AIM OF THE TASK
Everything from the line holding "point (in millimetres)?" through the last line below must be repeated exactly, and nothing else.

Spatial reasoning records
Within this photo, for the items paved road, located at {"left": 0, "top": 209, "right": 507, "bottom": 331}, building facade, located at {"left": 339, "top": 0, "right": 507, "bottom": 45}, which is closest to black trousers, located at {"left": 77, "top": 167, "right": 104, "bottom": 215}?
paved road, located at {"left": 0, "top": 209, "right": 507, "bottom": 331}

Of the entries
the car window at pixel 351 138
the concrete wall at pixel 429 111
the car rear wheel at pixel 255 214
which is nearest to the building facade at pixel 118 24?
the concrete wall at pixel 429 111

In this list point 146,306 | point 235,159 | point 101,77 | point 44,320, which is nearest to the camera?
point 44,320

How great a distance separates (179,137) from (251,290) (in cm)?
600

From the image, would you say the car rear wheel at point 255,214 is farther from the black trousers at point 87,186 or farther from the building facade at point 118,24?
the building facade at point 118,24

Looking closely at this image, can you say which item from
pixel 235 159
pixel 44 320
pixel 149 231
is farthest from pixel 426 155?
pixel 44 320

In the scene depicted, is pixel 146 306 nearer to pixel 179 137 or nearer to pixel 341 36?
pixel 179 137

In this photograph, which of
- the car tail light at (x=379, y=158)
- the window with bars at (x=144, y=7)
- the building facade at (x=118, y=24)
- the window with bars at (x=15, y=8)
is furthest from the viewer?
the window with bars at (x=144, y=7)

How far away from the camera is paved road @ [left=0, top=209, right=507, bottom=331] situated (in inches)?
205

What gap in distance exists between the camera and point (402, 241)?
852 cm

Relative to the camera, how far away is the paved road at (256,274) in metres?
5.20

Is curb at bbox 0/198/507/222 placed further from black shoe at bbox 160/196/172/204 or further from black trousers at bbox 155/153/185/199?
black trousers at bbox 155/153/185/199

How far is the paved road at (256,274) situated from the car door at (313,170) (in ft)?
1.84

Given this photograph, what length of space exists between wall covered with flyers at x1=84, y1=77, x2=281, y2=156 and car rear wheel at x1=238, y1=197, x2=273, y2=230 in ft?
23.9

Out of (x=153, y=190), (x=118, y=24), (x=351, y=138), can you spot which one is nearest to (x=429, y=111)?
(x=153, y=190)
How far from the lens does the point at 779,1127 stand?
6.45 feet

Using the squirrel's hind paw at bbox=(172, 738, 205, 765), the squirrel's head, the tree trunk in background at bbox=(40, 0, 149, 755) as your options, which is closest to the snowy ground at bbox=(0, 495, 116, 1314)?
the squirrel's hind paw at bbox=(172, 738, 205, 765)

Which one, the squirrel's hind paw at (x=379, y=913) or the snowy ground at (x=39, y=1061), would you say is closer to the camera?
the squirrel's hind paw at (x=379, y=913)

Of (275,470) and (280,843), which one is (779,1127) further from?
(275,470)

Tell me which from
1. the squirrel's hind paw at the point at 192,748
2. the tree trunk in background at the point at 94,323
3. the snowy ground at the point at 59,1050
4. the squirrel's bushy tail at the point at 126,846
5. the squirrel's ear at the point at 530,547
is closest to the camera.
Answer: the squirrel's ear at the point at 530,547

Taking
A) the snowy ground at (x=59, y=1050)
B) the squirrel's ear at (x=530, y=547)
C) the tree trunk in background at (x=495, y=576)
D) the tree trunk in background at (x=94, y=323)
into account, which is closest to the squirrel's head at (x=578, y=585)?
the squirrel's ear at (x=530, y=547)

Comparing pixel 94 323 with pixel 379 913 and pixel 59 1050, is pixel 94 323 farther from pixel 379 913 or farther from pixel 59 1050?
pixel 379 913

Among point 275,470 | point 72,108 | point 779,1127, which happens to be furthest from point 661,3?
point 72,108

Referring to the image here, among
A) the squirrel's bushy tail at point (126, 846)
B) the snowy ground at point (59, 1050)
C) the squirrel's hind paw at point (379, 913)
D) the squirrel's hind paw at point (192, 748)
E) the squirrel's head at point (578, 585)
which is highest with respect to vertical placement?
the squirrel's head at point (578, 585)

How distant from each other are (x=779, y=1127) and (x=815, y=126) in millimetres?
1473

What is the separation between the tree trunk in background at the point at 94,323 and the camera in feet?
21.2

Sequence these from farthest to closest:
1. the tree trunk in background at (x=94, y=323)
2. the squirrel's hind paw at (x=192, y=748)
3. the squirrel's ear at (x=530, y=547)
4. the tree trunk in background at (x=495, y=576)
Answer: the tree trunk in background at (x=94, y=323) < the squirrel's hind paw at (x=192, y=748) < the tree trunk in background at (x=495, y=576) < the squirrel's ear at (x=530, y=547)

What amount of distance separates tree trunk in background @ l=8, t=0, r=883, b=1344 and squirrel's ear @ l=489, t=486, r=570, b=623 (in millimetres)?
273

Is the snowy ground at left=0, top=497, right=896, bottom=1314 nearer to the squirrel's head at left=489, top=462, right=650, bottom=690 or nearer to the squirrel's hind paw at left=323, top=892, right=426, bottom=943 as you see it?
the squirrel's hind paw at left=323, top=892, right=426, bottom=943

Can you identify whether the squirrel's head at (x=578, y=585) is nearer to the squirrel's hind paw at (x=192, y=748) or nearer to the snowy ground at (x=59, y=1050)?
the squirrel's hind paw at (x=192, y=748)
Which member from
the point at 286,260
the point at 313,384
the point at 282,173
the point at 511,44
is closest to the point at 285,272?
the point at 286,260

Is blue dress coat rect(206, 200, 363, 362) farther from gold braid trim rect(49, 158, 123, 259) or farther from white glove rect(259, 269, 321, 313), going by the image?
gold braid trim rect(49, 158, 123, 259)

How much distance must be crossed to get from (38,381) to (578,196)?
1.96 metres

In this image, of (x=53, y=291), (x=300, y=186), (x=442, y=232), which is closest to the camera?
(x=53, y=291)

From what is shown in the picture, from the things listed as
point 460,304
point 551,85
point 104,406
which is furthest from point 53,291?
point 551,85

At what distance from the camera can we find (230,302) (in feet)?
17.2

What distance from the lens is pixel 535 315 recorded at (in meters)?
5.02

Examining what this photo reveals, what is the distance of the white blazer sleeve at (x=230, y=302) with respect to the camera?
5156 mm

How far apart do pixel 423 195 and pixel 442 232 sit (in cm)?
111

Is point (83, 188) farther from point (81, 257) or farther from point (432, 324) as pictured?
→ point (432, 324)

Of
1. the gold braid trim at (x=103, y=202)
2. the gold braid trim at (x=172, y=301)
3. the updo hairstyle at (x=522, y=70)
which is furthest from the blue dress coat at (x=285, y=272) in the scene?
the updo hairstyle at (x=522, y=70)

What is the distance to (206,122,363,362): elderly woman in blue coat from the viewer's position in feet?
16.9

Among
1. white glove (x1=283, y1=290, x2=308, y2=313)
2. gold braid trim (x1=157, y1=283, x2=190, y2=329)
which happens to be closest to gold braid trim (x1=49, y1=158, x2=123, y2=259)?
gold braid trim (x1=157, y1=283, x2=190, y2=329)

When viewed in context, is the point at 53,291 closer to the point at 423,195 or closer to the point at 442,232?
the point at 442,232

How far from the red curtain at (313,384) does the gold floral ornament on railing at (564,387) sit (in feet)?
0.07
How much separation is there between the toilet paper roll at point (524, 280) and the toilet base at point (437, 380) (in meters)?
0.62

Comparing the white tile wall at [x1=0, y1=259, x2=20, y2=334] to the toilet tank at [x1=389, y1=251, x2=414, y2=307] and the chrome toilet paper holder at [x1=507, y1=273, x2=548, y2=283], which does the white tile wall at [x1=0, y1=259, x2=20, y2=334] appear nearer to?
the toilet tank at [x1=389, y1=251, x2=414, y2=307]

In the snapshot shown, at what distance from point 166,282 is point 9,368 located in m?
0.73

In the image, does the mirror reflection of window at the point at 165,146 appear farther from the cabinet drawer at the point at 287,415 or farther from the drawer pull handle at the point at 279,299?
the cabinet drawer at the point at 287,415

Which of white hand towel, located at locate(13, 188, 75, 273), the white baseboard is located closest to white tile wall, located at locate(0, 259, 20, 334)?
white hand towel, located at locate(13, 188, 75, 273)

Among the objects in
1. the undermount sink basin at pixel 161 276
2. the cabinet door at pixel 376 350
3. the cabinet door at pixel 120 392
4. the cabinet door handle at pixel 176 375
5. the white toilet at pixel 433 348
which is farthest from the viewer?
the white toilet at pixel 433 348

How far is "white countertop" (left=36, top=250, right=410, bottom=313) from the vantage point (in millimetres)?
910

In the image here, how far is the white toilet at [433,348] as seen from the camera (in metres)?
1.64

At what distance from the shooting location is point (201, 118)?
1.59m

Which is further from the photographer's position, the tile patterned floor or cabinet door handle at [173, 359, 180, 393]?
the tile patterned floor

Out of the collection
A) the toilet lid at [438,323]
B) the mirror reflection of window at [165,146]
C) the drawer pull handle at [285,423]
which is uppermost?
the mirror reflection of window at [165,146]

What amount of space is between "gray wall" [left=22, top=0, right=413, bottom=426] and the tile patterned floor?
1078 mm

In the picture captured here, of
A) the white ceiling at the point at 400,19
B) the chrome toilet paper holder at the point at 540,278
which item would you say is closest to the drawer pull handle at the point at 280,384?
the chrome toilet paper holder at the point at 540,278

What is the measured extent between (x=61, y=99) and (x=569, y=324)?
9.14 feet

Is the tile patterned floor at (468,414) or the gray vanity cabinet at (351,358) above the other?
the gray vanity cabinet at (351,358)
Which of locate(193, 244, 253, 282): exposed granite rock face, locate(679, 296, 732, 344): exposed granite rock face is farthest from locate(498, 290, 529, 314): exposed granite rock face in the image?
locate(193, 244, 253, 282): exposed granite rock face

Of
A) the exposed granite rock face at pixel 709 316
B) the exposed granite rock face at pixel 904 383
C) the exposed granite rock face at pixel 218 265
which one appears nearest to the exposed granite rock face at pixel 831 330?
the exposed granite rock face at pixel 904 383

CORRECT RESPONSE
How far is "white countertop" (left=36, top=250, right=410, bottom=313) from the vantage point (in millimetres)?
910

In the image here, how far is the white toilet at [433,348] as seen from the camera (in metres)?
1.64

At what distance from the shooting location is point (201, 118)?
1.59m

Which is further from the photographer's position, the tile patterned floor or cabinet door handle at [173, 359, 180, 393]?
the tile patterned floor

Out of the collection
A) the toilet lid at [438,323]
B) the mirror reflection of window at [165,146]
C) the drawer pull handle at [285,423]
which is uppermost?
the mirror reflection of window at [165,146]

What amount of space is between "gray wall" [left=22, top=0, right=413, bottom=426] and the tile patterned floor?
1078 mm

In the picture captured here, of
A) the white ceiling at the point at 400,19
B) the chrome toilet paper holder at the point at 540,278
which item would you say is closest to the drawer pull handle at the point at 280,384?
the chrome toilet paper holder at the point at 540,278

What is the measured extent between (x=61, y=99) and (x=569, y=324)?
9.14 feet

Is the tile patterned floor at (468,414) or the gray vanity cabinet at (351,358) above the other?
the gray vanity cabinet at (351,358)
Which of locate(193, 244, 253, 282): exposed granite rock face, locate(679, 296, 732, 344): exposed granite rock face is farthest from locate(498, 290, 529, 314): exposed granite rock face in the image?
locate(193, 244, 253, 282): exposed granite rock face

Of
A) the exposed granite rock face at pixel 709 316
B) the exposed granite rock face at pixel 904 383
C) the exposed granite rock face at pixel 218 265
which one appears nearest to the exposed granite rock face at pixel 831 330?
the exposed granite rock face at pixel 904 383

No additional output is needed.